In addition, such huge oil spillage may have a critical long-term impact over the whole marine and coastal ecosystem and, therefore, still needs to be continuously monitored [39,40,41].
In summary, this unprecedented oil spill incident triggered the operational use of SAR techniques to provide detailed information on the oil slick related to the DWH incident. Nevertheless, since the DWH polluted area included oil slicks of different thickness, emulsified oil, weathered oil, oil/dispersant mixture, fresh oil, etc., the surface slick was very heterogeneous. This implies that a synergistic use of different SAR operating modes is needed. In fact, large-swath imaging modes, e.g., ScanSAR, allow obtaining information on the extent of the oil spill, while narrower swath polarimetric modes, e.g., PP, allow extracting deeper information on the oil’s backscattering.

3. Experiments and Discussion

In this section, the capability of the CSK PP imaging mode to observe the huge DWH incident in the Gulf of Mexico is analyzed. The signal backscattered from slick-free and oil-covered sea surface is analyzed using both HH and VV channels, and a wind speed map, derived from the CSK imagery, is only used to check that a moderate wind regime is in place. The proposed methodology is synthetically described in Figure 2, where a flowchart is shown.
****
* Assigned task A
Which kinds of oil does the text on SAR observation of the DWH oil spill list as making up the polluted area?
* Assigned task B
Repeat the text on SAR observation of the DWH oil spill from "In addition, such" up to and including "continuously monitored [39,40,41].".

* Provided information
****
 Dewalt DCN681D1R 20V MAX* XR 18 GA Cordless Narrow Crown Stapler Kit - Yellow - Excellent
****
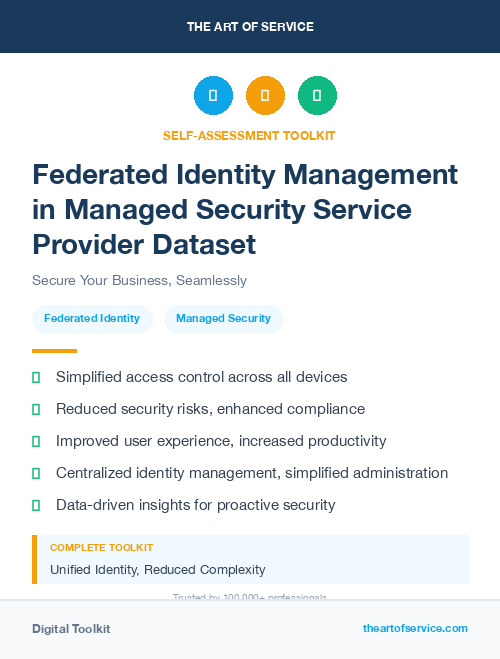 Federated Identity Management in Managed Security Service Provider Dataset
****
* Your response A
- Oil slicks of different thickness
- Emulsified oil
- Weathered oil
- Oil/dispersant mixture
- Fresh oil

* Your response B
In addition, such huge oil spillage may have a critical long-term impact over the whole marine and coastal ecosystem and, therefore, still needs to be continuously monitored [39,40,41].